During that time of incapacitation, though, I rediscovered my love for photography. It was, honestly, the only thing I could do. I was too tired to read. Too tired to knit. Too tired to watch TV. But I could see something in my room, a shaft of light, and snap a photo. (And then sleep for 5 hours afterward because it was that exhausting. But I did it.)
Photography helped me realize that, even though every other part of me was ill -- my body and my mind and my heart -- my spirit wasn't. There was a quote I found one day, which I would repeat to myself over and over, "There is sickness here, but I am not sick." I loved this quote because it was true. My soul was not sick. Nor would it ever be.
Such things don't make suicidal thoughts go away, of course, but they help. And they gave me the hope to seek help, too. To let people know that these kinds of thoughts were running through my head. To speak to my therapist and to other people who deal with dysautonomia and chronic illnesses. And to, ultimately, be honest and say, Yes -- I can personally attest to suicidal thoughts and chronic illness.

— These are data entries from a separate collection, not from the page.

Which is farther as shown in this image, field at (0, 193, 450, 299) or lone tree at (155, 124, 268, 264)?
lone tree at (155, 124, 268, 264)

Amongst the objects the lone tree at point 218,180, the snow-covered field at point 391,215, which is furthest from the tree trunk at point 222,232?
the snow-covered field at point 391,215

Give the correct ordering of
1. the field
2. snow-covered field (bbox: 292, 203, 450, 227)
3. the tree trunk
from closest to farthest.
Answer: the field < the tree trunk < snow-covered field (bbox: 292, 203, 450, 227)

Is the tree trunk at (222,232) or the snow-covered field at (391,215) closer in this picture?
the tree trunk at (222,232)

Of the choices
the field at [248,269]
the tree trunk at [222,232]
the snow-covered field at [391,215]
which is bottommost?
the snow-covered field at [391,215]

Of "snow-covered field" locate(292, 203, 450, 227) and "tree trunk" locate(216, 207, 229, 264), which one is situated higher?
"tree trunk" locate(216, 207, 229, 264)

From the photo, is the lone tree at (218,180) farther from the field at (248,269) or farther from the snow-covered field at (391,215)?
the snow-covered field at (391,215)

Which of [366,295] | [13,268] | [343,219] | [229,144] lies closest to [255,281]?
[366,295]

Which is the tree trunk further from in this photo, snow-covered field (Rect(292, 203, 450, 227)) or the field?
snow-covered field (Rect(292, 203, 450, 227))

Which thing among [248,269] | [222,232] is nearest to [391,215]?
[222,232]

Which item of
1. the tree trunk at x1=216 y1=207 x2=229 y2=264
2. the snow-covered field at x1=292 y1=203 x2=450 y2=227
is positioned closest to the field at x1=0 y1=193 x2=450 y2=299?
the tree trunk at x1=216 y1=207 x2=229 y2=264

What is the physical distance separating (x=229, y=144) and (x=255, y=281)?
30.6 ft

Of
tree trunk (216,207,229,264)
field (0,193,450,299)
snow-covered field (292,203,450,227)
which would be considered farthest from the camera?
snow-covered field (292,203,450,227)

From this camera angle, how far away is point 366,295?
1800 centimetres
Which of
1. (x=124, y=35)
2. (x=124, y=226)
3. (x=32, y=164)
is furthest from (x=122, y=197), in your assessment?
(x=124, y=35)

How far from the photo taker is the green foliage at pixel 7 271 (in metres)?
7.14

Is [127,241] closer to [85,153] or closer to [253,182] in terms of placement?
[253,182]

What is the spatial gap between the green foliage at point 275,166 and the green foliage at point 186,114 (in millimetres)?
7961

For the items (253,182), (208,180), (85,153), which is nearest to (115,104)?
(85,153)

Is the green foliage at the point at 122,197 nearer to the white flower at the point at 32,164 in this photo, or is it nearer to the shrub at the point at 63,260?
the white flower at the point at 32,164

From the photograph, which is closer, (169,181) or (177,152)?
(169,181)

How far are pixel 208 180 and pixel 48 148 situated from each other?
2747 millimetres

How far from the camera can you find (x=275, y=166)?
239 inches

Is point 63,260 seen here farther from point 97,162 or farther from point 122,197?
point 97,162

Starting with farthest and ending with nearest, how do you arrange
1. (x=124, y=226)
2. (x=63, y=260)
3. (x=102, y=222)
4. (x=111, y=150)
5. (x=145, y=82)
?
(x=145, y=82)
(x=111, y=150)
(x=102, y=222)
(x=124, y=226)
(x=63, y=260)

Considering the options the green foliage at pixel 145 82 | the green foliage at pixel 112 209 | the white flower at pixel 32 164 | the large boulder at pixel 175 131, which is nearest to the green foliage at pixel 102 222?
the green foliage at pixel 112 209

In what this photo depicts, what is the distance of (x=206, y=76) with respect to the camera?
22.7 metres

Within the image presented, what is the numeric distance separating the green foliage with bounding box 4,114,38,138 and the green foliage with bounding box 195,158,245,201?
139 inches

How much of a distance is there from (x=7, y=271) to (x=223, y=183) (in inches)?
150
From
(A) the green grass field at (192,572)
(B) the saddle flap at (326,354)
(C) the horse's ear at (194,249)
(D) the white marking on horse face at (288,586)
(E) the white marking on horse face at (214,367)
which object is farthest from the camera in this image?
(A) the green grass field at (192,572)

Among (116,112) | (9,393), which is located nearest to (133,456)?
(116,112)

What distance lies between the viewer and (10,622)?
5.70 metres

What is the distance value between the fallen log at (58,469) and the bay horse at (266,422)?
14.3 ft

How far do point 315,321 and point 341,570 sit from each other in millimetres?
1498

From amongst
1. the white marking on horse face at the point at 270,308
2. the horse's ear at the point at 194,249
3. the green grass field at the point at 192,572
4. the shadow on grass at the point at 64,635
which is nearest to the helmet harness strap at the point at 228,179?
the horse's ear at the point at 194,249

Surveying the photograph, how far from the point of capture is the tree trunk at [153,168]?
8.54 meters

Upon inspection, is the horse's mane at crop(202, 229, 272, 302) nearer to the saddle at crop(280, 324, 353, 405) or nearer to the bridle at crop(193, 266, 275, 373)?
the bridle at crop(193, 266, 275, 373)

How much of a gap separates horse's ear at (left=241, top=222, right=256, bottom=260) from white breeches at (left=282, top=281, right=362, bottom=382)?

I wish I could have met Tina, though. I wish I could have hugged her and told her that I understood how tired she was fighting the fight. I wish she and I could have taken a break together for a few days or weeks or months -- just stopped fighting and let ourselves be angry and pissed off and grieve for our old lives -- before considering getting up and trying again. Maybe this time leaning a bit more on our families, speaking with a doctor, or practicing being more gentle with ourself.
Or, at the very least, I wish I could have told her that I understood why she felt the way I think she did.
So, here's the thing. I understand how tired you are fighting the fight. It's ok to take a break and be angry and pissed and grieve for your old life -- I will do it along with you. I understand why and, yes, there is sickness here. A whole entire and new and different and frustrating life, but we are not sick.
"I have watched as huge swaths of my abilities have calved like chunks of ice falling from a glacier into the sea. My circle of friends has shrunk, the role I used to play in family life has diminished dramatically... my sense of myself erodes in parallel and I mourn those bits and pieces as I would the loss of a loved one. However, there is one aspect of the self that even my disease cannot touch and that is the soul... And that is where hope lives; not a naıve hope that I will, by some miracle, have my former self restored, but hope that tomorrow, and the day after, can still be days from which a measure of joy and meaning can be derived. And from hope springs optimism that, even with great limitations, there is life to be lived.” - from “Finding Hope in the Midst of Despair: My Decade With Parkinson’s Disease and Lewy Body Dementia” by Dr. Thomas B. Graboys
Other people might not fully understand our struggle and battle, but we do. Let's fight together. Let's talk. Let's seek help.